Excerpt to read>

We're going into this building
and we're altering this building as it sits a little bit
by putting in a couple walls,
put a couple walls, do some electric work,
(46:39):
show the electrical inspector comes in
and we're done, out.
So that kind of real estate to me today
is the best way to make money.
Although developing one and two family homes today,
like should be a very good business.
My brother actually sent me a post,
I think Patrick Bet David was the author of the post on X.
(47:05):
He just sent to me today that the amount of homes
being developed in like 1970,
there was a half a million 1,400 square foot or less homes
being developed a year in the United States.
Right now there's only 50,000 1,400 square feet
or less homes being built in the country.
So really with that data, building small houses
(47:27):
should be very good going into the future.
Very interesting.
But then it comes down to what market you are in.
Yeah, very cool.
Thank you for going deep on that stuff.
Yeah.
All right, 2025.
Feel free to interrupt me at any time.
If the alarm's going off, you're ahead.
No, it's good, no, it's good.
Just go like this.
No, I want you to go as deep as possible.
Because nobody ever goes deep.
(47:47):
They just make a statement, sounds really good.
And everybody's like, I wish Gabe would have asked this thing.
So we could have actually learned something and taken away.
So I could try to go out and apply it and do it myself.

Extracted entries>
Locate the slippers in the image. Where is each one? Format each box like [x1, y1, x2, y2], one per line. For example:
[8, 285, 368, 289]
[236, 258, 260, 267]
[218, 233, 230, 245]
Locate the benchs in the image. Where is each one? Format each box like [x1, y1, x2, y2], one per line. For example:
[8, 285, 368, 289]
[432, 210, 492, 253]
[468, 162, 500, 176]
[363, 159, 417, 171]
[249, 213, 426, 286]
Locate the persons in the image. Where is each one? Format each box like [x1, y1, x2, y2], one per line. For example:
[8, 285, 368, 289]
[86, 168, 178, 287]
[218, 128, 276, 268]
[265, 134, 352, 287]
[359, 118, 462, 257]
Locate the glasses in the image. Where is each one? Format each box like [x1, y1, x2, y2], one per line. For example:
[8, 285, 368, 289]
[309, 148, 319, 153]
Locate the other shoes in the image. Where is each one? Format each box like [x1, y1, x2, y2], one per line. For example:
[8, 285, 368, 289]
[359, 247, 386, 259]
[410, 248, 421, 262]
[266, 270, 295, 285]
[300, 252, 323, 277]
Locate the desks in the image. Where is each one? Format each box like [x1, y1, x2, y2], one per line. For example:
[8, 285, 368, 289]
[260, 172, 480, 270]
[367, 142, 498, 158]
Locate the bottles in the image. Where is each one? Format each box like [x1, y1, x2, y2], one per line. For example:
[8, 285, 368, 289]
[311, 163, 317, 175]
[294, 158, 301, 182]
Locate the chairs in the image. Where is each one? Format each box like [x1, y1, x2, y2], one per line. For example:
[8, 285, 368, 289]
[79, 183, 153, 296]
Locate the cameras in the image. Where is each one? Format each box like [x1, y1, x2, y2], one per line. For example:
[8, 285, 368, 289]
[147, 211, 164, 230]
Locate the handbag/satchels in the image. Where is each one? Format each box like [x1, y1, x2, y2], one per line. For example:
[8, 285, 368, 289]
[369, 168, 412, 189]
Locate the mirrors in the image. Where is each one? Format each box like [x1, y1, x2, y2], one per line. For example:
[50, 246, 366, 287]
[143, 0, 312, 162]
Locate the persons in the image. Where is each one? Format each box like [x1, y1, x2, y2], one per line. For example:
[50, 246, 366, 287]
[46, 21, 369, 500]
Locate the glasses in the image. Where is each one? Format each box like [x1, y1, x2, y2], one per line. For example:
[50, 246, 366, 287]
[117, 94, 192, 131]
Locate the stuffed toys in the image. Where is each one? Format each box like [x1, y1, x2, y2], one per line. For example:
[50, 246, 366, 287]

Exercises to complete>
**1)** In the real estate conversation, how many homes of 1,400 square feet or less are being built in the country right now?
**2)** Continue the real estate conversation from its last line.

Answer set>
**1)** Only 50,000.

**2)**
Yeah.
I saw Joe Rogan.
It was interesting on his podcast.
He's obviously a very good podcast.
He asked Trump three times because he wasn't answering it.
And I wanted to know the answer to it.
When you become president and you show up to the White House
(48:08):
like on day one, I need to know what that's like.
And he kept, he was going off into the Lincoln bedroom
is unreal.
He's weaving.
He's weaving.
But I mean, I don't know why you wouldn't answer that.
But he wasn't giving us the answer that we wanted.
I still need to know when you become president and you show up,
you're like, so the first day is obviously
(48:29):
a bunch of saramotas and everything.
Day two, we should say.
You wake, all right, so you're in the White House, you wake up.
What does that day look like?
So all right, 2020.
So Trump winning is a good thing for real estate.
Yeah, of course.
Great.
He's a real estate guy.
Bottom line.
That should do well for the purpose of this.
So 2025, what are you doing?
Because it sounds like you didn't really
(48:50):
stop doing anything like a lot of people did.
They slowed down acquisitions.
What are you doing from the Stout capital side?
I don't know if that was a mistake or not, by the way.
Do you think it was?
I don't know.
So how many deals did you acquire?
Between March of 2022 is the first rate hike hit.
And we've pretty much been on a limbo since it got to a point.
(49:13):
Probably six.
Six deals?
Yeah.
How are you happy with all?
Yeah, they're good.
They're good deals.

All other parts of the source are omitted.